Data Domain
I have been managing Data Domain units for about a year now. Currently, there are 3 running on the network. Initially, some issues came up that made me a little “weary” of them. First was that we had a few occurrences of one unit disabling its file system. The biggest problem was when it hit a “less than 1 percent chance” error. The hash function used in the RAID software to isolate corruption had a problem slip through. This rendered the unit worthless for about 3 days worth of debugging from Data Domain. Since then, there have been no major problem with either 3 of the units. Also, the compression that we are getting out of the units is amazing. The following information is coming from a report I did when we were only running Data Domain 510s. Backups started to surpass the designated backup window and this is the argument for the upgrade.
|
3.75 TB Raw |
|
1.95 TB Usable |
|
290 GB/hr throughput |
Problems
- We are maxed out in capacity (number of disks) on the DD510
- Currently using ~70% of the available storage
- Can not meet a backup window of 8hrs
- We are maxing out the processor during the backup window
Backup window calculations
Using the last 24 hour pre-compression write rate, we are pushing 2810.8 gigs of data to the Data Domain. Per DD benchmarking and documentation, the max throughput for the DD510 is 290GB an hour. Using an 8 hour window, the calculations would be as follows:
2810.8/8 = 351.35 GB /hr
This shows that we are already trying to push more data than the DD 510 can handle in the time window we are trying to achieve.

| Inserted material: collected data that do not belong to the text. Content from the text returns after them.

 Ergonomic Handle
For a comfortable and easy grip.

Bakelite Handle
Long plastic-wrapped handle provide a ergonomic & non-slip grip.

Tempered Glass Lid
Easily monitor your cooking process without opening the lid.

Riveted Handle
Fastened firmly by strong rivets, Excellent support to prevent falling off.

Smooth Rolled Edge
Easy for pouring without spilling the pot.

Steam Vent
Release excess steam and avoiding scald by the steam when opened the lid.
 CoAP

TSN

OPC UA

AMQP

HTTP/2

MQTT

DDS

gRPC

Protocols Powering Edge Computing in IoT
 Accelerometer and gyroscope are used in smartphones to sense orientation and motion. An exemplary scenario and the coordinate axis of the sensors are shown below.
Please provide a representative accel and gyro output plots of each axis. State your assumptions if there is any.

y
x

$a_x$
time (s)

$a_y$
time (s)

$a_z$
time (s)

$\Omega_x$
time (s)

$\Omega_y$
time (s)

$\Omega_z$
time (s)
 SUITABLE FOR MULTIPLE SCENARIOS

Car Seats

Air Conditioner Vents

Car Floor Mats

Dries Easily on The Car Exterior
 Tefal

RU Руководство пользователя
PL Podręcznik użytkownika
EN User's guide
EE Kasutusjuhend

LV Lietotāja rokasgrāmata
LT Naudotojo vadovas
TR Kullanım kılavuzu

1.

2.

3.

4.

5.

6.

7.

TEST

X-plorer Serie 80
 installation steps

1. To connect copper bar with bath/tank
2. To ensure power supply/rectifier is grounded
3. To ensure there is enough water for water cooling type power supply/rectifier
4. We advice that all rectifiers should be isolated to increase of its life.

Below is from Data Domains documentation showing a comparison between their models
Future expansion
Plans are in the works for the IT department to implement NetBackup for Exchange and also move their active directory backups to the Data Domain. Forecasting of the space required for exchange backups would need to be ~1000 gigs. Currently, the Exchange data store is around 350 gigs. Added into the current setup that would be
3160.8/8 = 395.1 GB /hr
That would put us over the limit of the DD530 appliance and up to the DD565 in just throughput alone. The DD565 would give us the ability to scale up to 3 shelves of disks, whereas the DD510 and 530 can not expand beyond one enclosure (shelves).
Conclusion
Best case for achieving a backup window of ~8 hours or below would be to purchase a DD565 for use at the primary site. This would allow for over double the hourly throughput and up to 6 times as much raw storage capacity. The costs and compression capabilities of using a Data Domain system in comparison of an EMC or NetApp solution seems to be the most financially reasonable route. I do hear that EMC Avamar is coming down in price! Also, NetApp free deduplication license for the NetApp does reasonable compression as well. Although with NetApp, that means owning one first and that would cost a lot more than the Data Domain.
Since this initial writing, there is a new Data Domain 565 in the process of being deployed. Once this is up and running, I will update the information here with the backup window results.
Note: This is destination based agentless deduplication, not source based. All the data is pushed from the servers, through the network, and to the datadomain. The data is then deduped on the Data Domain. EMC Avamar is agent based, allowing the server to only push the changed blocks or data to the Avamar deduplicaiton appliance. This will definitely take a load off of a network. Only problem with that is you have to install agents on all servers, as well as update that software. You better have at least a true gigabit network when pushing upwards of 5 terrabytes a night to the data domain. All in all, I am very happy with data domain and recommend them.
Update: Per a conversation with a Data Domain sales team today, they show in the labs that restore speed (read from the Data Domain) is ~85% of the write speed to the device.
So, if a backup takes 1 hour, retrieval of that data should take approximately 1 hour and 11 minutes (70.588 minutes). Now, this does not take into account the overhead of the application doing the restore. Hope I did my math correctly.